Despite the administration’s clear policy direction, no short-term stimulus, nor even the longer-term energy policy bills now under development, will completely resolve the suspicions of private-sector investors. Yet competitive pressures could serve as an important motivator: the prospect that companies may secure government support could inspire their rivals to seek it as well. Because many executives feel they’ve been through similar situations in the past, large, mature companies who do not need the government’s money may prove to be the most reluctant of all to deepen ties with the federal government; this potential adverse selection bias adds another twist to the tension between the administration’s goals in near-term job creation and the longer-term acceleration of technology.

Additional energy-efficiency spending

About one-third of the $97 billion in energy-related funds will be allocated to energy-efficiency investments. The administration hopes they will help overcome key market imperfections—such as information gaps and misaligned incentives—that now discourage businesses, consumers, and the public sector from undertaking many net-present-value-positive efficiency investments.1 Big-ticket items include $4.5 billion for retrofits of federal buildings (20 times 2008 spending) and $5 billion for the DOE’s weatherization program (another 20-fold increase over last year).

An obvious challenge: to deploy much of the efficiency funding, the DOE will rely on state and local administrative bodies that aren’t fully prepared for such large budget increases. Another issue is whether and when companies in the energy-efficiency supply chain can ramp up to meet spikes in demand for building materials and devices and for the skilled workers needed to use them in projects.

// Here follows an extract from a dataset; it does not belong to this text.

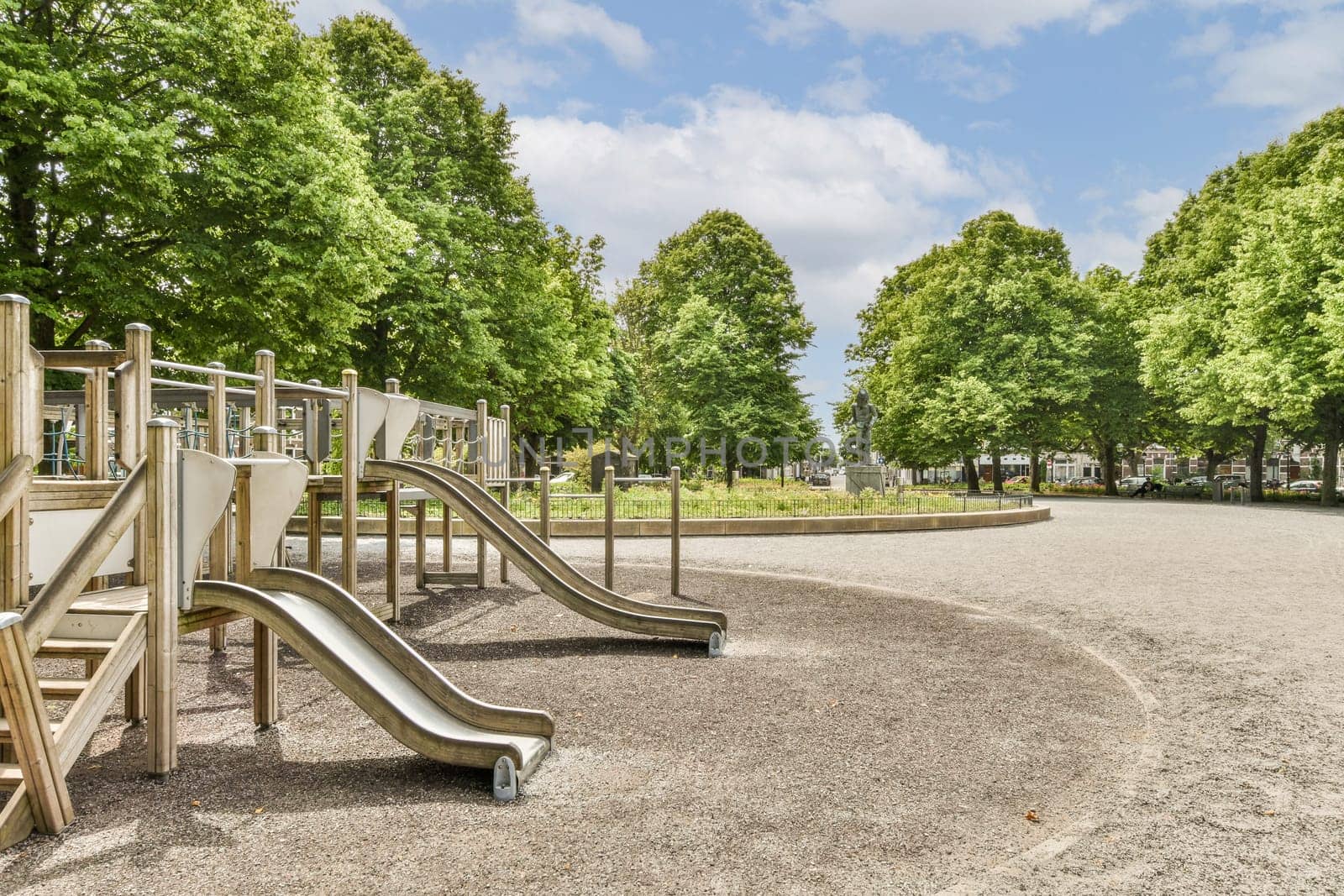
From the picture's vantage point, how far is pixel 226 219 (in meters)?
15.2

A related question is whether the near-term spending surge will generate sustained investments or instead end up as a one-time jolt.


Policy makers and the public at large should be realistic about the ability of any short-term spending program, no matter how well conceived, to transform a large, complex sector in a fundamental way. Yet executives in the energy sector shouldn’t underestimate the impact that $97 billion, quickly deployed, will have on its future shape. Despite the tensions inherent in the stimulus package, technology learning curves will probably accelerate, innovative new players should gain a measure of strength, and successful programs sustained by future government support are likely to emerge. And of course, the stimulus may be only the first step. Additional energy and climate bills, along with the 2010 budget, could go further in recasting the sector’s economics.

The task before companies now is to develop careful, coherent plans for dealing with the government as a new shaping force in the energy sector. Two obvious steps are establishing or enhancing regulatory affairs efforts and hiring new salespeople in key places around the country. And while large international energy companies and regulated utilities are used to having governments play a significant role, it represents a novelty for many technology firms and emerging players. Their executives must decide where to put the federal, state, and local governments in their customer account lists and learn how to compete for and do business with these very different new customers.